To do
Copy out the records below word for word, from their first line down to and including the line that contains "16.5 inches".

— Start of Records to process —

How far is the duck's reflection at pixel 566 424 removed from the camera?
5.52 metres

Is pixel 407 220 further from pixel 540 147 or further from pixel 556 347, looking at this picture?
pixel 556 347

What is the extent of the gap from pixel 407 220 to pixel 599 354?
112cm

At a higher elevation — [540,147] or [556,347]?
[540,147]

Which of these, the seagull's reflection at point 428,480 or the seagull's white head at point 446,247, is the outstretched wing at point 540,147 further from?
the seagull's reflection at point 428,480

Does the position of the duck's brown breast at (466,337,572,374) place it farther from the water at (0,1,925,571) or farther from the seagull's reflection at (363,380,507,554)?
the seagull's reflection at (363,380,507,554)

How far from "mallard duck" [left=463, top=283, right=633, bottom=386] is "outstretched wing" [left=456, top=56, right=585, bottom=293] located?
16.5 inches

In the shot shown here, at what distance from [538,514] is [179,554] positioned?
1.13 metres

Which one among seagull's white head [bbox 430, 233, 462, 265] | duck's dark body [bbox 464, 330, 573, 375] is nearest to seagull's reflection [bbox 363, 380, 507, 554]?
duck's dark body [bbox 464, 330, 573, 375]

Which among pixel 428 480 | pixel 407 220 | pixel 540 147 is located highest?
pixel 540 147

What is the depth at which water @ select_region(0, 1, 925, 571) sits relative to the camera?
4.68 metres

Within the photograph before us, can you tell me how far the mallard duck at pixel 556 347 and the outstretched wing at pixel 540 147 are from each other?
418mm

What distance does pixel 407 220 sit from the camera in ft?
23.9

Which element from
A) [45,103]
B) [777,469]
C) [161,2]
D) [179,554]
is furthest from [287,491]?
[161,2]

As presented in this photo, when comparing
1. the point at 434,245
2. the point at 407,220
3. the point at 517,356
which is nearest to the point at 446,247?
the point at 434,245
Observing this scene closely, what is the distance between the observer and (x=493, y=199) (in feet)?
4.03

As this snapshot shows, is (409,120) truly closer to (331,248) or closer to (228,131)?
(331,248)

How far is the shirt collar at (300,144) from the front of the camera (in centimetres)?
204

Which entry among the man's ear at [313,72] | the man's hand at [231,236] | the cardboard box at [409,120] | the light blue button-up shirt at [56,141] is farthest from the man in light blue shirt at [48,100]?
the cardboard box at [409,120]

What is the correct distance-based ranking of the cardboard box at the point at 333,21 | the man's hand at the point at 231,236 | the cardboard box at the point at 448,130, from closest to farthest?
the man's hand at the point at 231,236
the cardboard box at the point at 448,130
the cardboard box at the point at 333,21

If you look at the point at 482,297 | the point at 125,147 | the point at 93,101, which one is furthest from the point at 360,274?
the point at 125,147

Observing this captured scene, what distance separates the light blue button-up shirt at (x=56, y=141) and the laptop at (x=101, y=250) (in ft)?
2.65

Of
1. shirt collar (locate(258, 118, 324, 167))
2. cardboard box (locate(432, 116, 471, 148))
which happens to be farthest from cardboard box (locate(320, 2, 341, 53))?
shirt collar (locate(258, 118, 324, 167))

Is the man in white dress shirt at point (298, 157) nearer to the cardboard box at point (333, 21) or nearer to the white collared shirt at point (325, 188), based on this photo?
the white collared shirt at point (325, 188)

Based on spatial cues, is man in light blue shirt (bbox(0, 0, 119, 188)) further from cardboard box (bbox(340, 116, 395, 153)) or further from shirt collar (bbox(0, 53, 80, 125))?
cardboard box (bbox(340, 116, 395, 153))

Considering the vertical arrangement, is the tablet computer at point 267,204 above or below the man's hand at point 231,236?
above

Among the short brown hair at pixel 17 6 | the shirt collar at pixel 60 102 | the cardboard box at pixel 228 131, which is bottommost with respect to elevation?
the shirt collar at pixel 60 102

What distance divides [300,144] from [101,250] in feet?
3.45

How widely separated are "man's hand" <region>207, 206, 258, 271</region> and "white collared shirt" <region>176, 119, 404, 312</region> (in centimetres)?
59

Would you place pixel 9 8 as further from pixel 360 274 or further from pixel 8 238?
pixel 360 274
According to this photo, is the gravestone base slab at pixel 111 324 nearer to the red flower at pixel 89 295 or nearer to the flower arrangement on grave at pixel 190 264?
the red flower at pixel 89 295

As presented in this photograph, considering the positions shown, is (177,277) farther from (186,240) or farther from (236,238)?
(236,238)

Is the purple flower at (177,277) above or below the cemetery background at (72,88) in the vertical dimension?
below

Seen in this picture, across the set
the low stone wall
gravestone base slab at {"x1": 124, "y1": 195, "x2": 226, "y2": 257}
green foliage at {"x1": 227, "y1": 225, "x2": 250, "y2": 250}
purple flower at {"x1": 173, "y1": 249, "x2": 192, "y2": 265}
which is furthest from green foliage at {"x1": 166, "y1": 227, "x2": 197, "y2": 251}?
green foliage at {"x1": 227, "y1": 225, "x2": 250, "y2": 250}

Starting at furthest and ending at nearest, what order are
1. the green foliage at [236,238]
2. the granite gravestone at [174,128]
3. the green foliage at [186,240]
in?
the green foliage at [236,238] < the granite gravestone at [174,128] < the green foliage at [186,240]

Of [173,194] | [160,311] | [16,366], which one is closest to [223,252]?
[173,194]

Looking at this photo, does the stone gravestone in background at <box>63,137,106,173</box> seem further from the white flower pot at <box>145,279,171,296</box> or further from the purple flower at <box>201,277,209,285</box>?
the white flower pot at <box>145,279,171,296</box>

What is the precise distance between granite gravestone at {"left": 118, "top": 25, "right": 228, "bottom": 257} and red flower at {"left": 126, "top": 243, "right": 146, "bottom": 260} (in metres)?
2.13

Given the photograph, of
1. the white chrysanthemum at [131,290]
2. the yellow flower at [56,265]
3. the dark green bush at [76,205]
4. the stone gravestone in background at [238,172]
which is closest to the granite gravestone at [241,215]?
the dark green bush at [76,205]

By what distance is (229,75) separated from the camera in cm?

— End of Records to process —

Response
How far is the duck's reflection at pixel 566 424 removed from the camera?
5.52 metres

Is pixel 407 220 further from pixel 540 147 or further from pixel 556 347, looking at this picture?
pixel 556 347

What is the extent of the gap from pixel 407 220 to pixel 599 354?
112cm

At a higher elevation — [540,147] or [556,347]?
[540,147]

Which of these, the seagull's reflection at point 428,480 or the seagull's white head at point 446,247, is the outstretched wing at point 540,147 further from?
the seagull's reflection at point 428,480

Does the position of the duck's brown breast at (466,337,572,374) place it farther from the water at (0,1,925,571) or farther from the seagull's reflection at (363,380,507,554)?
the seagull's reflection at (363,380,507,554)

How far from "mallard duck" [left=463, top=283, right=633, bottom=386] is "outstretched wing" [left=456, top=56, right=585, bottom=293] located?
16.5 inches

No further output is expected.